LUISA. Numantino no nos advirtió. Mientras José pudo trabajar, hemos vivido en cualquier sitio. Pero Numantino volverá y pagaremos. (Pausa.)
JOSE. Necesito saber si quieren albergarnos.
TABERNERA. Tienen que dejar esta mesa; en seguida vendrá el señor que la ha pedido.
JOSE. (Coge a Luisa del brazo. Ésta se levanta). Vamos, Luisa. (José ayuda a Luisa a ponerse una esclavina que lleva.)
TABERNERO. Sean ustedes francos. ¿Tienen o no dónde dormir? (José y Luisa empiezan a salir.) Flora; si duermen en la calle los recogerá la Policía.
FLORA. ¿ Y qué?
TABERNERO. ¡Eres imbécil! (Va hacia los viejos y los alcanza antes de que éstos atraviesen la línea del telón.) Por favor. Un momento. No se vayan todavía. (Los lleva de nuevo a la mesa y se pone a mirarlos fijamente.) No… No puede ser que mientan… Personas de aspecto tan honrado… Realmente, son los padres de Numantino… Ustedes comprenderán: yo perdí la fotografía… Pero no, no hay duda. Son ustedes los padres de Numantino, y él vendrá, seguro. Él sabe que aquí en casa de Pepe, hay siempre un hueco para él… Y para ustedes. Vengan. (Entran en el pasillo. La puerta de éste se cierra con ruido, impulsada por el muelle, y al momento se enciende la gran bombilla desnuda de la habitación, visible totalmente a través de la abertura de la pared del fondo de la taberna. Entran los tres en la habitación.) No es que sea muy cómodo, pero yo mismo duermo aquí los días de mucho trabajo. Desde hoy, sin embargo, en honor de ustedes, dormiré fuera, en la tienda.
(Mientras tanto, la tabernera va preparando la mesita en la taberna, poniendo en ella pollo y champaña, que algún actor le da fuera de la línea del telón).
LUISA. Muchas gracias.
TABERNERO. De nada. Ale, a descansar.
LUISA. (Deteniendo al tabernero.) No se enfade por lo que dice José; son diez años de sufrimientos.
TABERNERO. Enfadarme? ¡Ca! ¡Buenas noches!
(Sale el tabernero. En el mismo momento entra Don Roque, un viejo de sesenta años largos, con Any, de unos veinte. La tabernera les lleva a la mesa, y el tabernero sale a su encuentro, saliendo del pasillo. En la habitación del pasillo, Luisa se sienta en el camastro, con las manos entre las rodillas, y José se queda de pie.)

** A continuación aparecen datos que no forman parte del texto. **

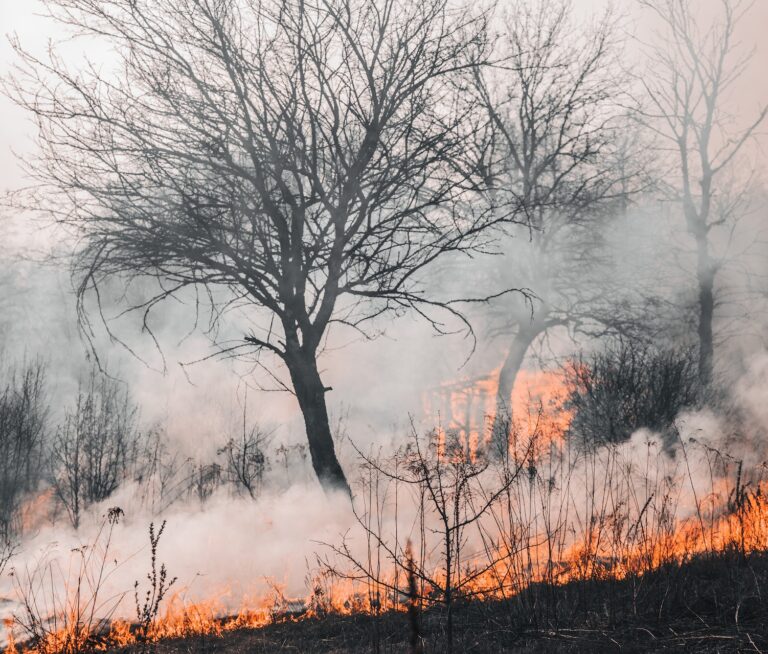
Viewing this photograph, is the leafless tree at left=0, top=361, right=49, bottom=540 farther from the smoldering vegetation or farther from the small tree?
the small tree

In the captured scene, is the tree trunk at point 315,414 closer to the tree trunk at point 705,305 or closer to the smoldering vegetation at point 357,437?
the smoldering vegetation at point 357,437

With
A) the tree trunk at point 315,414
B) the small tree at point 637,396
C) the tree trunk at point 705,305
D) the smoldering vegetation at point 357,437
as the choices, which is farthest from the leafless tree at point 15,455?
the tree trunk at point 705,305

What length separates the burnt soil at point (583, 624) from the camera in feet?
10.3

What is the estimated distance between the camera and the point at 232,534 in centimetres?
700

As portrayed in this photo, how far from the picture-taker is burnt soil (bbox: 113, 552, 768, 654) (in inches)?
124

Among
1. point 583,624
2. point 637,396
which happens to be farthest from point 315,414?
point 637,396

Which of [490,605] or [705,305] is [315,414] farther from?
[705,305]

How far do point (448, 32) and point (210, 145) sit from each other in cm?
241

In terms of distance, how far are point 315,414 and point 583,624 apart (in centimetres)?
328

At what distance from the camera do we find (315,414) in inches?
240

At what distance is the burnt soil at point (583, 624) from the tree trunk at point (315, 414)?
190 cm

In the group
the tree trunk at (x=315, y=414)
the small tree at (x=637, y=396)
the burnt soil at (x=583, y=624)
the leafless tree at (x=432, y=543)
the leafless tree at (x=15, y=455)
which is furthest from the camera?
the leafless tree at (x=15, y=455)

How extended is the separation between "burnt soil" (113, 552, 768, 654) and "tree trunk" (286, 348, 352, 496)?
1.90 meters

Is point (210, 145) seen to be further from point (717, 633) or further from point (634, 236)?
point (634, 236)
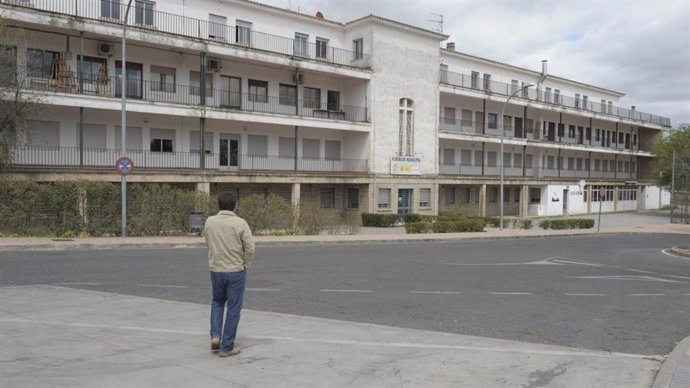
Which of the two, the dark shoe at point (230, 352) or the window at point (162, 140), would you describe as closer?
the dark shoe at point (230, 352)

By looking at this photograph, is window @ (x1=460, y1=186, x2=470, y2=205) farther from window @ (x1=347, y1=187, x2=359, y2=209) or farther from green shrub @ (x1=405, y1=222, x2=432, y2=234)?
green shrub @ (x1=405, y1=222, x2=432, y2=234)

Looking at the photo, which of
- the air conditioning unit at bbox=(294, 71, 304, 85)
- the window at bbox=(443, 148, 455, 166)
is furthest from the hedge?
the air conditioning unit at bbox=(294, 71, 304, 85)

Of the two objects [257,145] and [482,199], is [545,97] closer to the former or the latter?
[482,199]

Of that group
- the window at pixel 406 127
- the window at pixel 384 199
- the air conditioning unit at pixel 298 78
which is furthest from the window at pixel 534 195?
the air conditioning unit at pixel 298 78

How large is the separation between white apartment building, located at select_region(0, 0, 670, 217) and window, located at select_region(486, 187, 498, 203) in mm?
148

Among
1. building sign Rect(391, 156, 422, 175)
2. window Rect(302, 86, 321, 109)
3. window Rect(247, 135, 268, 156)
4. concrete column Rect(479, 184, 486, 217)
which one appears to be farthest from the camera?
concrete column Rect(479, 184, 486, 217)

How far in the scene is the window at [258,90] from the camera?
114 ft

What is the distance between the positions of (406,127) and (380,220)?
350 inches

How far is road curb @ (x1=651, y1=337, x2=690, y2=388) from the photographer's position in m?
5.60

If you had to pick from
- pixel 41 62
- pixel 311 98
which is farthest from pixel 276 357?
pixel 311 98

DON ROQUE. (Entrando.) La pobre Amelia está ya malísimamente. Ni dicción, Flora, ni dicción. Ni dicción, ¿verdad, Any? Pero, ¡qué buena y qué guapota está todavía, demonio!
ANY.¡Roque! ¡Mira que decir que está bien! ¡Si es un hipopótamo en mojama, hombre! ¡Que mal gusto tienes!
DON ROQUE. ¿Cómo voy a tener mal gusto si me gustas tú? (Ayudando a Any a sentarse.) ¿Qué te parece, Pepe? Aquí tienes a Any diciéndome que Amelia Gómez no está bien es guapota. Que no tiene ya ni dicción, bueno, de acuerdo. Pero que no está bien…¿Eh, Pepe, está bien o no?
TABERNERO. La señorita desconoce las delicias del jamón…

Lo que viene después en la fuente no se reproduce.